The mainstay of diagnosis for varices is esophagogastroduodenoscopy (EGD); however, several invasive and noninvasive methods can help predict the risk of bleeding from varices.


EGD is the most effective method for screening and surveillance of portal hypertension in patients with cirrhosis.21 The distal esophagus is the most common location for varices; however, varices can also develop in the stomach and small and large intestine.2,22 Esophageal varices occur in about 50% of all patients with cirrhosis. Gastric varices are found in approximately one of five patients with portal hypertension. About 5% to 10% of patients with gastric varices may not have esophageal varices.23 Although endoscopic evaluation of small or large bowel is not recommended in patients who are suspected to have portal hypertension (unless symptoms warrant), varices could be encountered in the small or large intestine (see Fig. 13.1).

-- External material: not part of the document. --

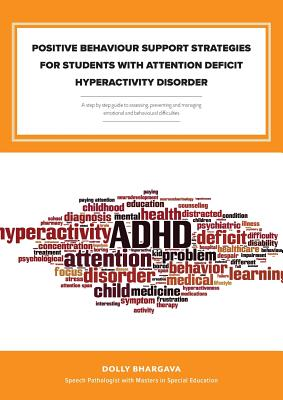 Positive Behaviour Support Strategies for Students with Attention Deficit Hyperactivity Disorder: A Step by Step Guide to Assessing - Managing - Preventing Emotional and Behavioural Difficulties - Bhargava, Dolly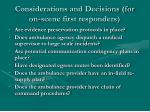 considerations and decisions for on scene first responders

Although EGD is recommended for all patients with a new diagnosis of cirrhosis to screen for varices, the procedure is costly, may be unpleasant, and has potential risk for complications. EGD is often performed under sedation,2426 which includes its own cost and complications that may be more severe in patients with cirrhosis. Unsedated EGD performed with small-diameter endoscopes is being evaluated as an alternative to conventional endoscopy to avoid the direct and indirect costs of conscious sedation.27,28

Hepatic Vein Pressure Gradient

The hepatic vein pressure gradient (HVPG) is more invasive but is an accurate tool to measure portal hypertension. Portal venous pressure can be measured either directly by portal venography or indirectly by HVPG. HVPG is the difference between the wedged hepatic venous pressure (a measure of portal venous pressure) and the free hepatic vein pressure.29,30 In acute variceal bleeding, the measurement of HVPG provides prognostic information and identifies difficult-to-treat patients. In patients with acute variceal bleeding, HVPG of 20 mm Hg or greater measured soon after admission was associated with a significantly longer intensive care unit (ICU) stay, longer hospital stay, greater transfusion requirements, and worse short-term and long-term survival (1-year mortality 64% vs. 20%; P > .002).31 HVPG greater than 10 mm Hg is a good predictor of the development of varices. A threshold value of 12 mm Hg has been identified for variceal rupture.32 In cirrhotic patients with portal hypertension, the reduction of HVPG to less than 12 mm Hg or by 20% or more of the baseline value significantly reduces the risk of bleeding. Most importantly, a reduction of HVPG 20% or greater of baseline reduces the risk of death.33,34

Other Methods

Several methods have been proposed as alternatives to conventional EGD or HVPG for noninvasive diagnosis of esophageal varices,35 including platelet count-to-spleen diameter ratio, Fibrotest, and Fibroscan. Multidetector computed tomography (CT) esophagography and esophageal capsule endoscopy are considered minimally invasive. Transient elastography (Fibroscan) is a novel noninvasive method for assessing liver stiffness and is useful for diagnosis of advanced fibrosis and portal hypertension. Transient elastography is painless, rapid, and easy to perform at the bedside or in the outpatient setting. Results are expressed in kilopascals (kPa), and values range from 2.5 to 75 kPa.36 A study assessed the correlation between liver stiffness with Fibroscan and HVPG in diagnosing significant portal hypertension in 150 patients who underwent a liver biopsy and hemodynamic measurements.37 In patients with significant portal hypertension (HVPG >10 mm Hg), area under the receiver operating characteristic curves for Fibroscan was 0.945. The cutoff value of 21 kPa accurately predicted significant portal hypertension in 92% of patients for whom measurements were successful. Larger studies are needed to define precisely the role of Fibroscan in the diagnosis of portal hypertension.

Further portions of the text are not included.